Gill Phillips worked as a teacher with pupils with special needs for more than 40 years, finishing her career with 20 years as head teacher at a pupil referral unit – and she loved every minute of it. More than 30 years after the launch of the national breast screening programme in England, Gill tells her story of surviving cancer that was first detected at a ‘routine’ screening appointment.
I’ve always gone for every breast screening appointment I’ve been offered. It seemed the sensible thing to do – ‘a bit of insurance’, I thought, to make sure I did not have breast cancer, so my 2010 mammogram was routine.
The shock I felt when I was recalled following my visit to the mobile screening van was world-shattering. Foolishly, I’d never considered for a moment that screening would actually find something. I was convinced it was a mistake. I was so sure that I went along by myself and didn’t even tell my husband I was going (no need to worry him unnecessarily).
I was astounded when the consultant said the mammogram had found a small lump which was very deep in my left breast and that I would need an ultrasound. Even as I sat in a gown waiting to be called by the radiologist I doubted the lump existed, but when I needed a biopsy the truth began to shine a very faint light in my mind.
I took my husband with me for the biopsy result and we both nearly fell through the floor when the consultant said there was cancer present but that it was treatable, and that I would need a lumpectomy and hormone-blocking medication.
I had recently supported a friend through her breast cancer journey and the only question I had to ask was: “How soon?”. The consultant, bless her, touched her forehead and said, “My husband will kill me” (to herself), then (to me) said she could do the operation on “Monday or in one month”. She was going on holiday and was prepared to put me on to her last day of surgery. I grabbed the offer with both hands.
And that’s where everything becomes blurred. I remember telling my parents as though I was telling them I was going to have a haircut. I remember packing my bag and then little bits like:
- not being ready when the theatre team came to fetch me and tearing my clothes off
- the consultant kneeling in front of me to draw where she was going to cut
- lying in the hospital bed and being horrified to see such bad bruising (it was the location dye!)
- radiotherapy wiping me out and sleeping at every opportunity
Slow and steady recovery
After the operation, we fetched my son from university and I slept in the car there, then in his room while he and my husband loaded the car, and then all the way back home. I only managed to stay awake to eat lunch.
My recovery was slow and steady but I went back to work feeling very happy to be getting things back to normal. My deputy sent me home when my eyes drooped and afterwards I took a cushion and took quick 10-minute catnaps.
I was diagnosed in May and by November I could last a day from getting up to going to bed. This was when I realised that my screening had been a success – it found cancer very early, it was treated quickly and I had the rest of my life to enjoy. I feel so lucky when I imagine how big that tumour would have had to become before I would have noticed a lump.
I’m now chair of our local Breast Cancer Support and Action Group and try to spread the message about screening and earlier diagnosis every chance I get.

▶ _ASSIGNED TASK 1_: In the breast screening story, how many years did Gill Phillips spend as head teacher at a pupil referral unit?
▶ _ASSIGNED TASK 2_: Reproduce everything in the breast screening story from "I took my husband" down to "with both hands.", word for word.

▶ _DATASET EXCERPT_:
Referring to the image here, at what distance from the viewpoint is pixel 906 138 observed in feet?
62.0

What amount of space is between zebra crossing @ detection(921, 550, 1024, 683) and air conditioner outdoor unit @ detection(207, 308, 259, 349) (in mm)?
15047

▶ _ANSWER SECTION 1_: 20 years.

▶ _ANSWER SECTION 2_:
I took my husband with me for the biopsy result and we both nearly fell through the floor when the consultant said there was cancer present but that it was treatable, and that I would need a lumpectomy and hormone-blocking medication.
I had recently supported a friend through her breast cancer journey and the only question I had to ask was: “How soon?”. The consultant, bless her, touched her forehead and said, “My husband will kill me” (to herself), then (to me) said she could do the operation on “Monday or in one month”. She was going on holiday and was prepared to put me on to her last day of surgery. I grabbed the offer with both hands.